La casa pertenecía al Excmo. Sr. D. Julián Calderón, jefe de la casa de
banca _Calderón y Hermanos_, el cual ocupaba todo el principal de ella,
sirviéndose por escalera distinta de los demás pisos, que tenía
alquilados. Este Calderón era hijo de otro Calderón muy conocido en el
comercio de Madrid, negociante al por mayor en pieles curtidas, que con
ellas había hecho una buena fortuna y que en los últimos años de su vida
la había acrecentado, dedicándose, a la par que al comercio, al giro y
descuento de letras.

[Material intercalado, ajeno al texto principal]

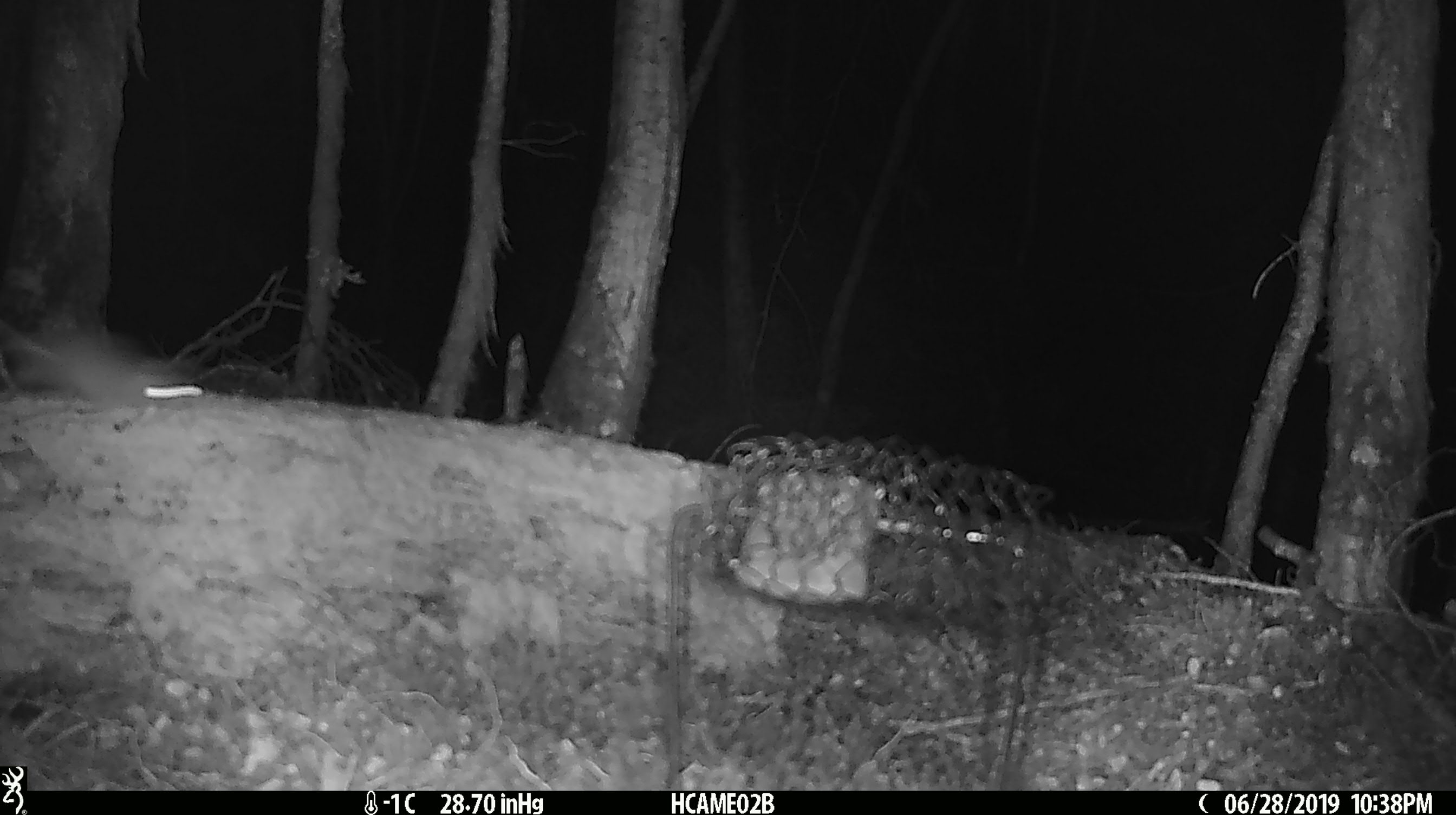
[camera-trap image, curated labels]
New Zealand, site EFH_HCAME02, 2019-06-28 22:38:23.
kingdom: Animalia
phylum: Chordata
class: Mammalia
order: Rodentia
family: Muridae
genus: Mus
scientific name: Mus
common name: mouse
Mouse (Mus).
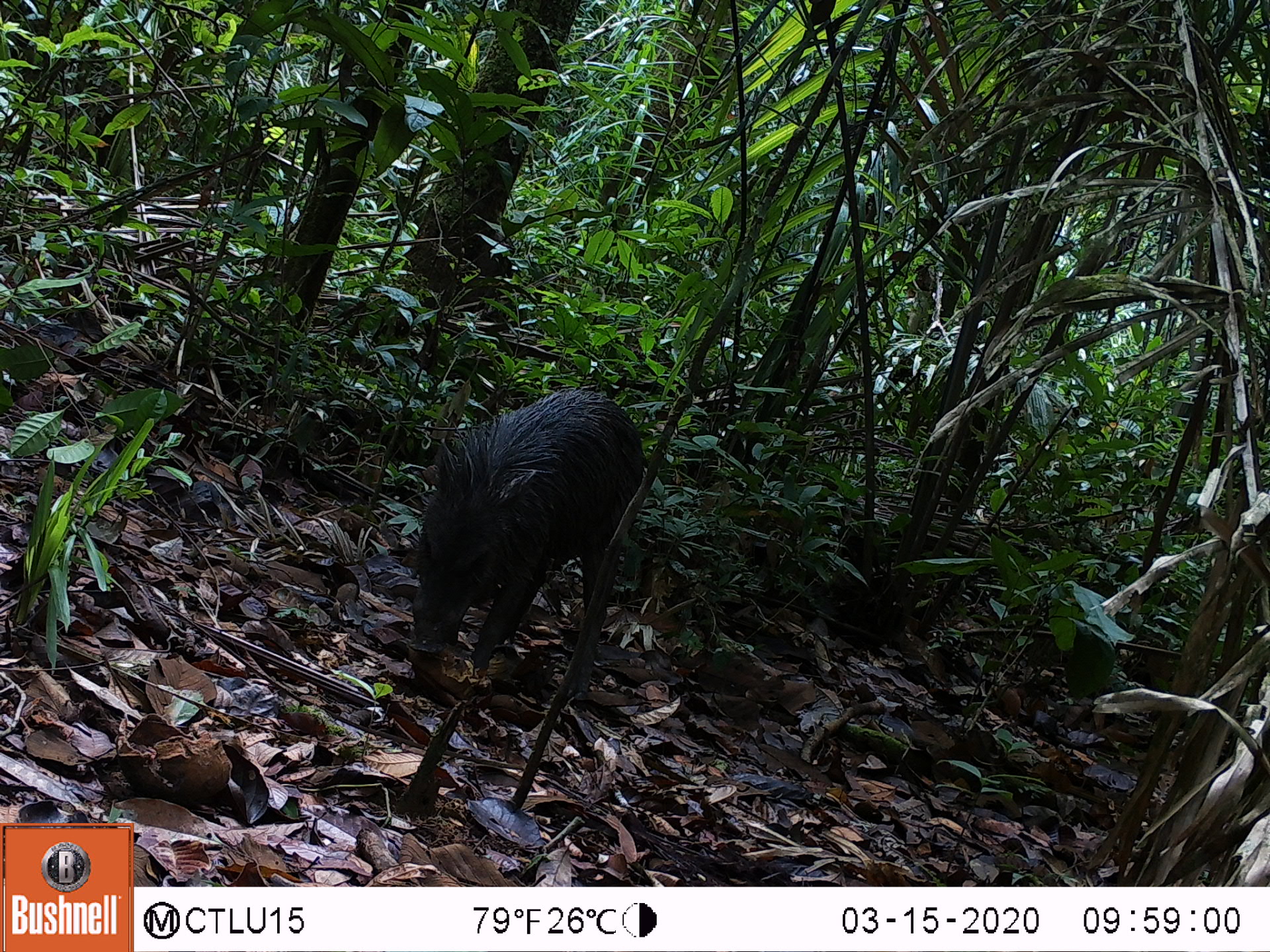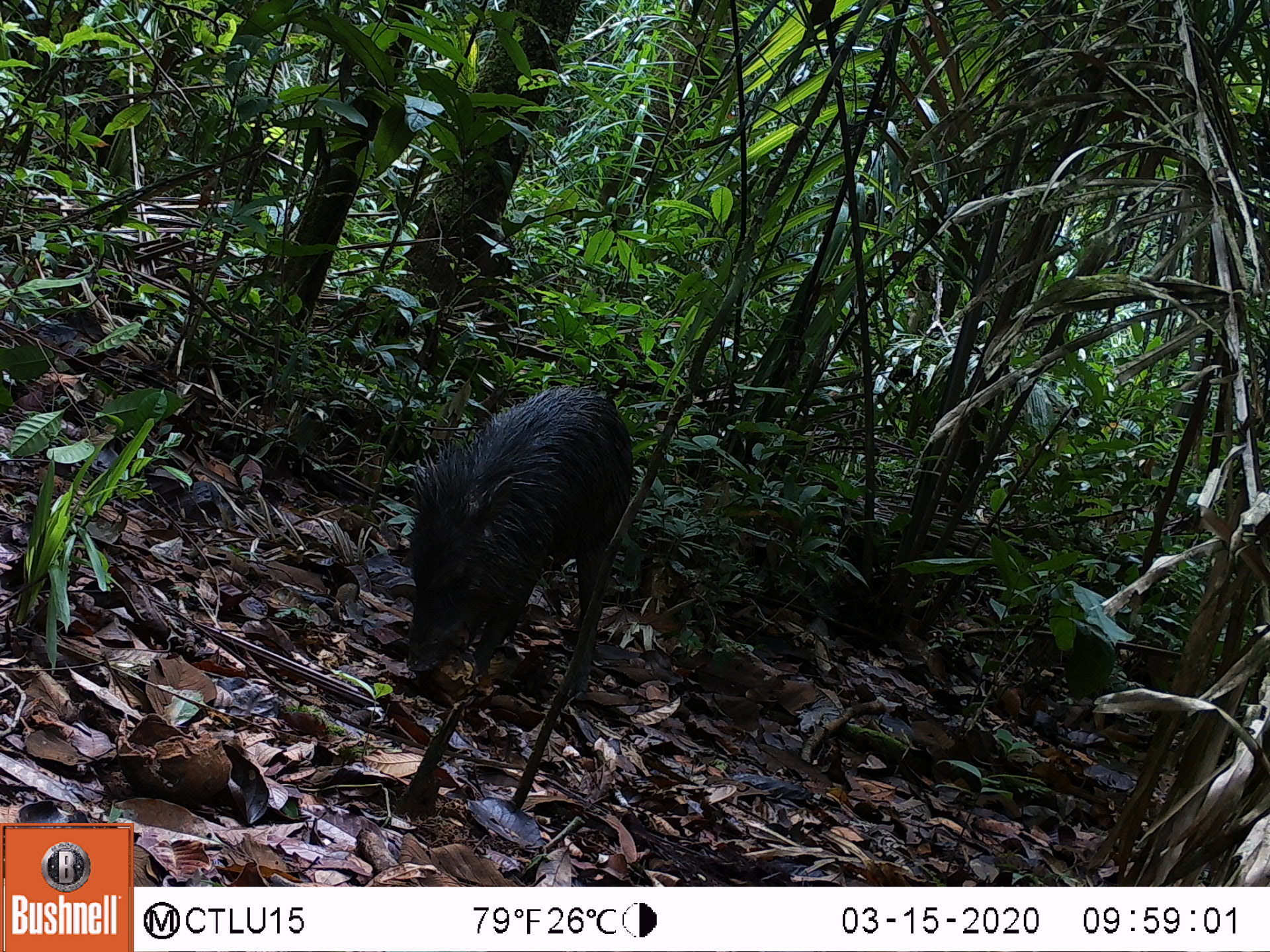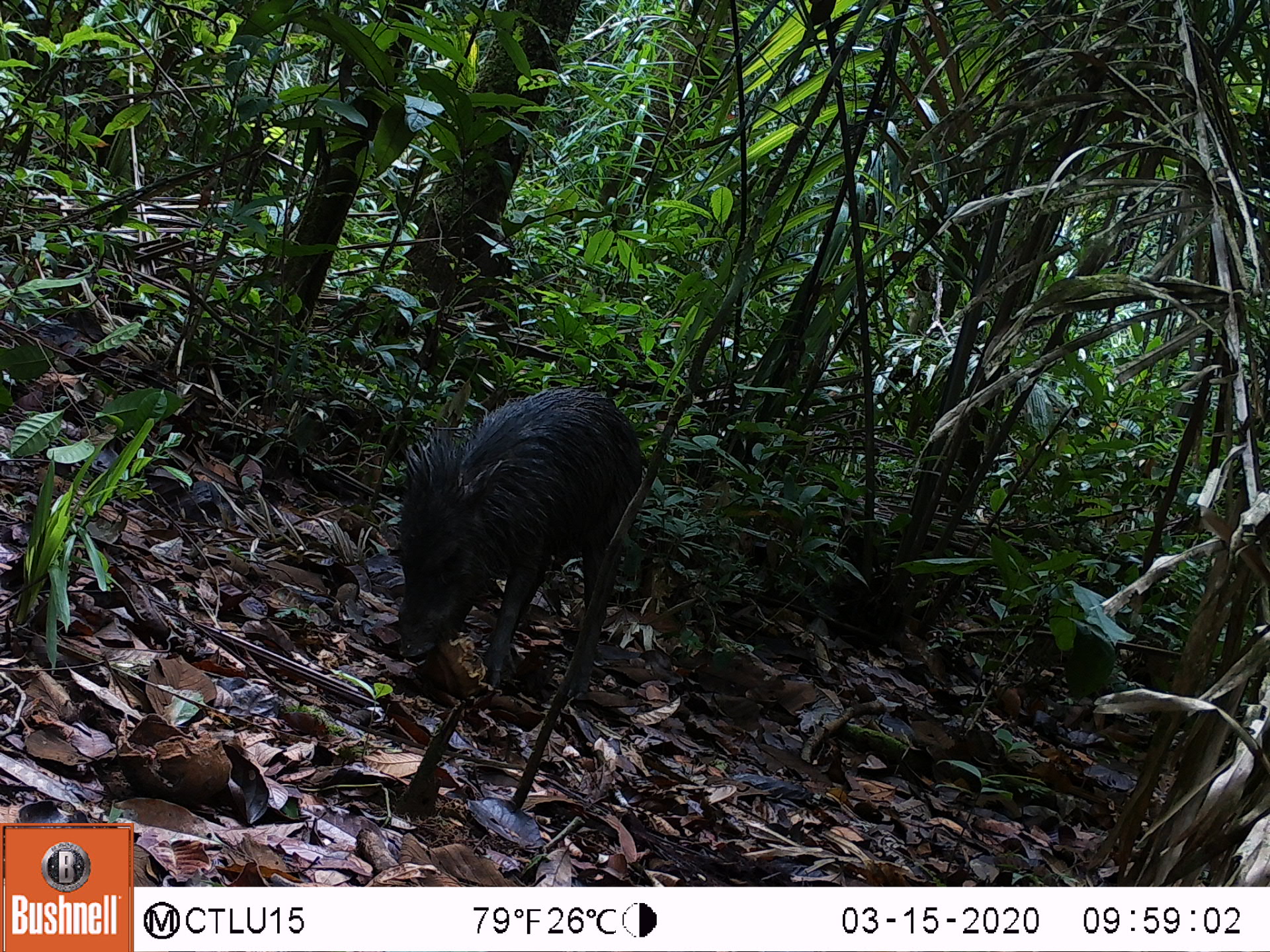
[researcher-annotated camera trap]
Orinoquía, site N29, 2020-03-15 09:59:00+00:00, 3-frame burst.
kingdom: Animalia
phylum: Chordata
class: Mammalia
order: Artiodactyla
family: Tayassuidae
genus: Pecari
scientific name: Pecari tajacu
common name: collared peccary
Collared peccary (Pecari tajacu).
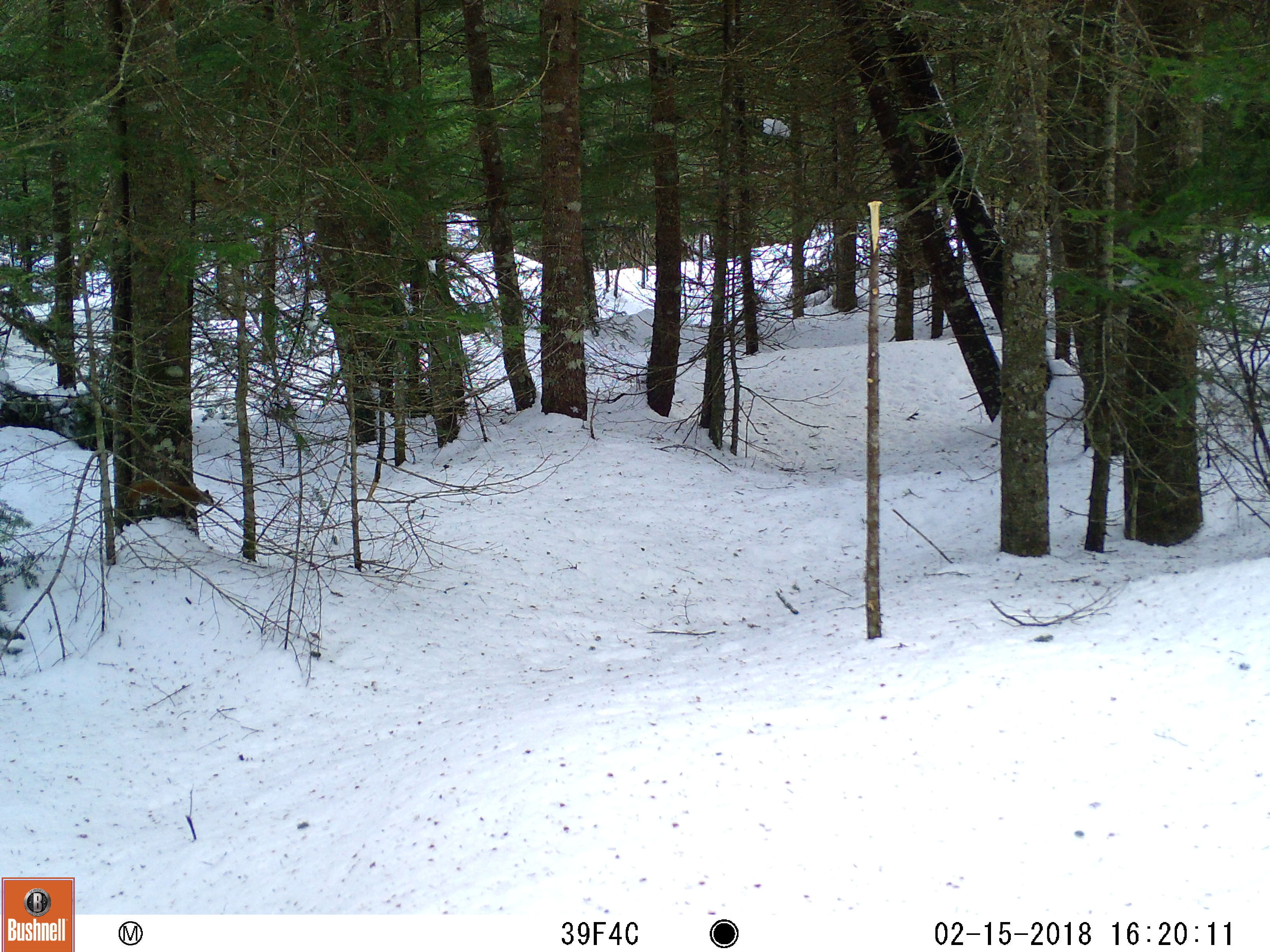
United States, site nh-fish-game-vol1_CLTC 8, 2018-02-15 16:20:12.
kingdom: Animalia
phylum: Chordata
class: Mammalia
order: Rodentia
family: Sciuridae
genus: Tamiasciurus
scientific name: Tamiasciurus hudsonicus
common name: red squirrel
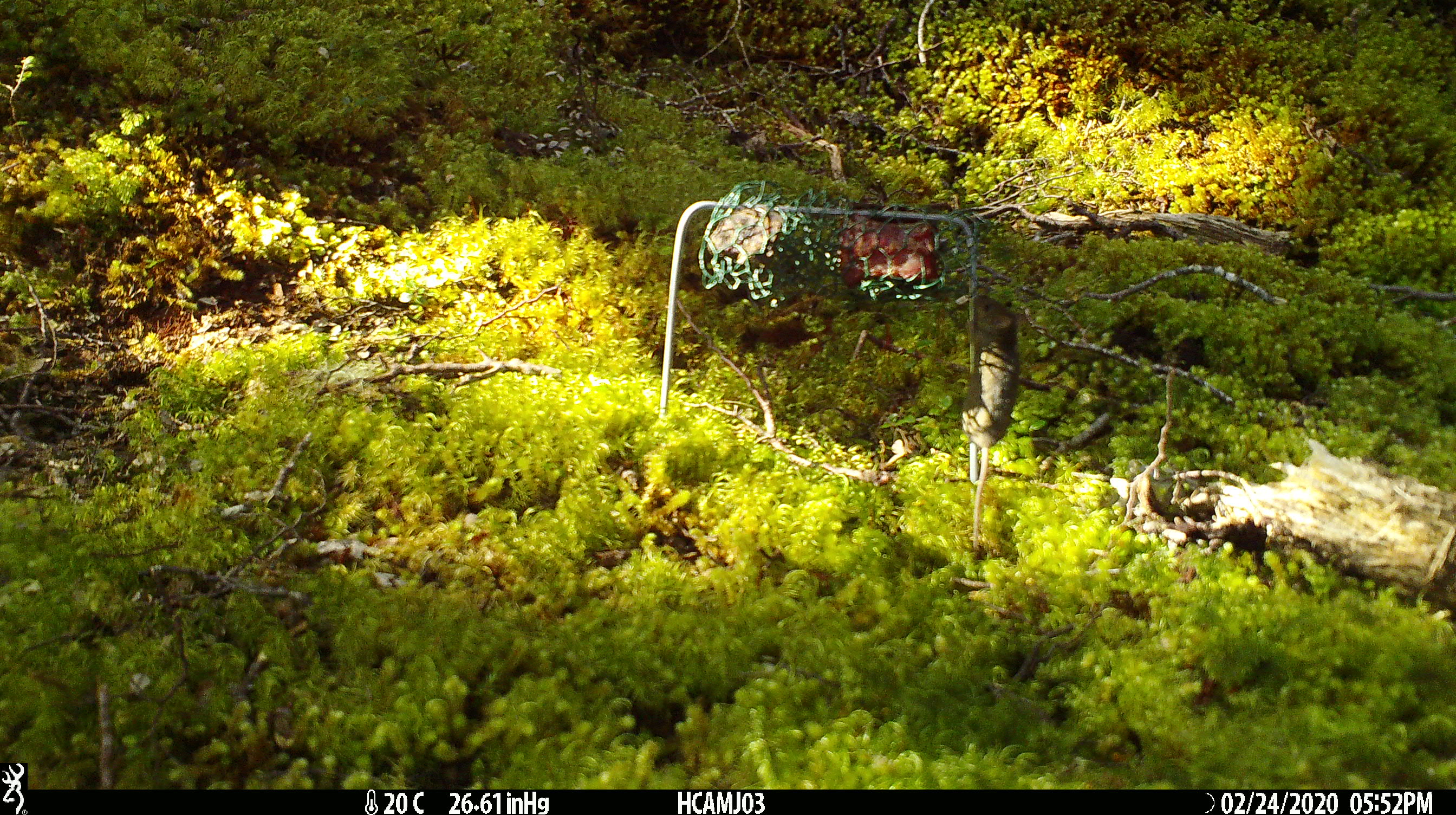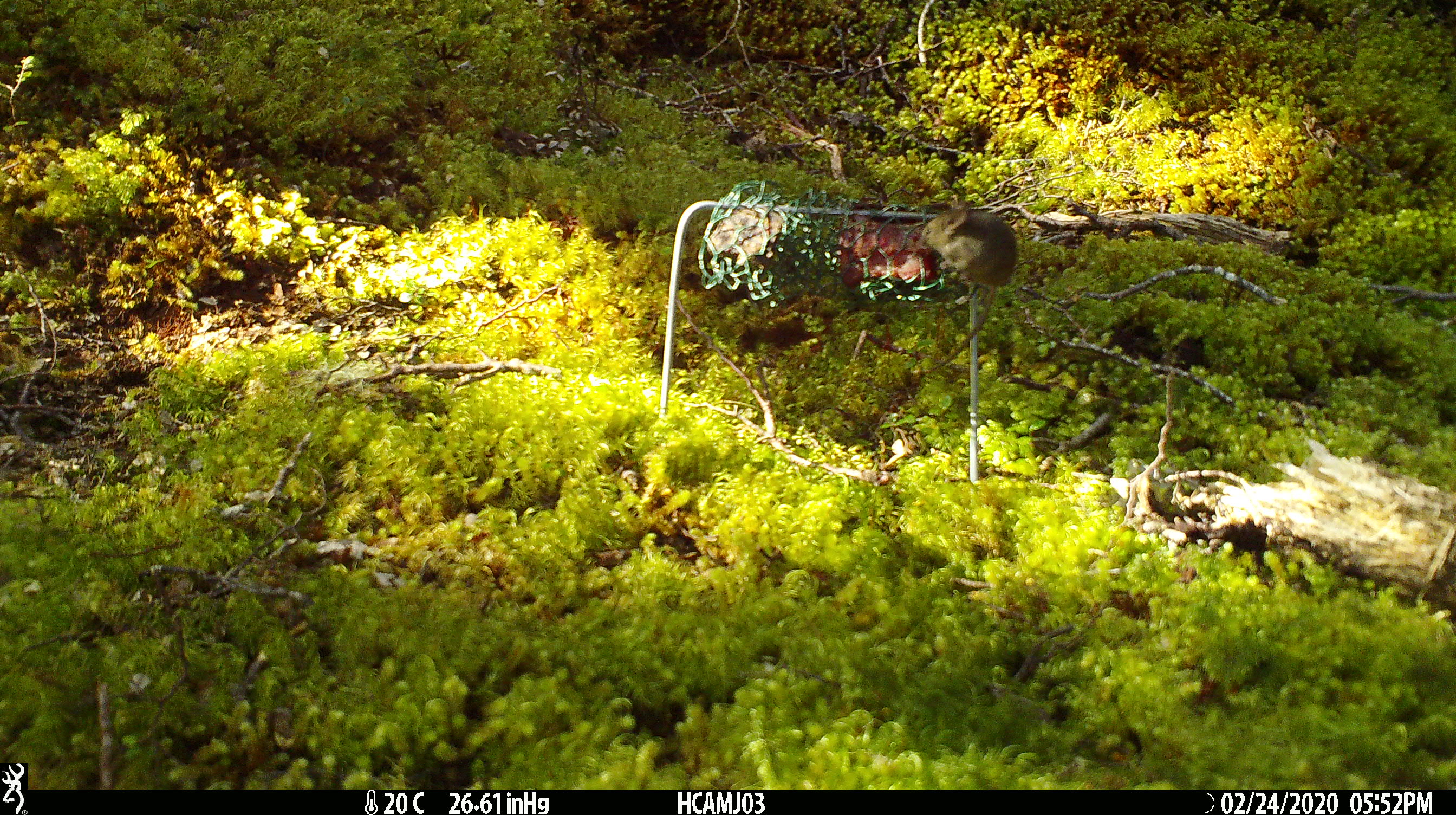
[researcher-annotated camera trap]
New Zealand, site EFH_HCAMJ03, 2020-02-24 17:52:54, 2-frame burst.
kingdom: Animalia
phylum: Chordata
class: Mammalia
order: Rodentia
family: Muridae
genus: Mus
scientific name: Mus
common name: mouse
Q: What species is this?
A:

Fallecido él, su hijo Julián continuó su obra sin
apartarse un punto, manejando con el suyo el haber de sus dos hermanas
casadas, la una con un médico, la otra con un propietario de la Mancha.
A su vez estaba casado, bastantes años hacía, con la hija de un
comerciante de Zaragoza, llamado D. Tomás Osorio, padre también del
conocido banquero madrileño del mismo nombre, que tenía su hotel con
honores de palacio en el barrio de Salamanca, calle de Ramón de la Cruz.
La hermosa dama que acaba de entrar en la casa es la esposa de este
banquero, y hermana política, por lo tanto, de la señora de Calderón.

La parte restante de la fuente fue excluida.